After studying a Florida home's needs, Roebuck selected state-of-the-art designs for his stucco structures. Ventilation was emphasized. Fireplaces, garages, laundry facilities, barrel-tile roofs and "electric plants" for soft water attracted buyers. Trees and shrubbery landscaped each lot.
"They're built so that we don't have to make any apologies for them," said Roebuck, who resided at the house at 5233 Delett Ave. S with his wife, Blanche, and two children.
"In the homes being built by Mr. Roebuck, nothing of the "mail-order house' creeps in," the Independent wrote. According to writings by Gulfport historian Claudette Dean, however, Roebuck also built a few Sears "catalog houses" here.

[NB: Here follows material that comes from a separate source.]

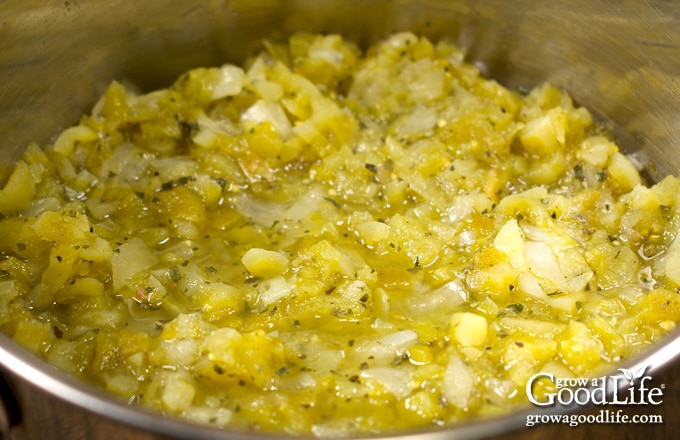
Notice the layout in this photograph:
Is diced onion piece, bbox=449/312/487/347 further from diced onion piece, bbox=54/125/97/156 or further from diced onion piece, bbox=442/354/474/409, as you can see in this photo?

Roebuck ran for Town Council in 1927 and received the most votes (108), Brown said. He served as council president from 1927 to 1928. In 1929, Roebuck lost a mayoral election to Sam Webb, 145-73.
By 1930, the Depression had left Roebuck reeling. He completed nearly 20 homes in Roebuck Park and then returned to Sears. "He must have sunk his last penny into those lots," Brown said.
When people would compare his poverty to Sears' riches, Roebuck would say: "(Sears) is dead. Me, I've never felt better."
Roebuck spent his later years in Tujunga, Calif., tinkering with gadgets. He died in Chicago in 1948 while visiting his daughter. He was 84.
In March 1969, journalist Paul Davis reported that Roebuck's gable-roofed workshop was still standing. Chests, workbenches and furniture filled the structure at 2925 53rd St. S.
Nathan White said recently that, like Roebuck, "the workshop is now gone."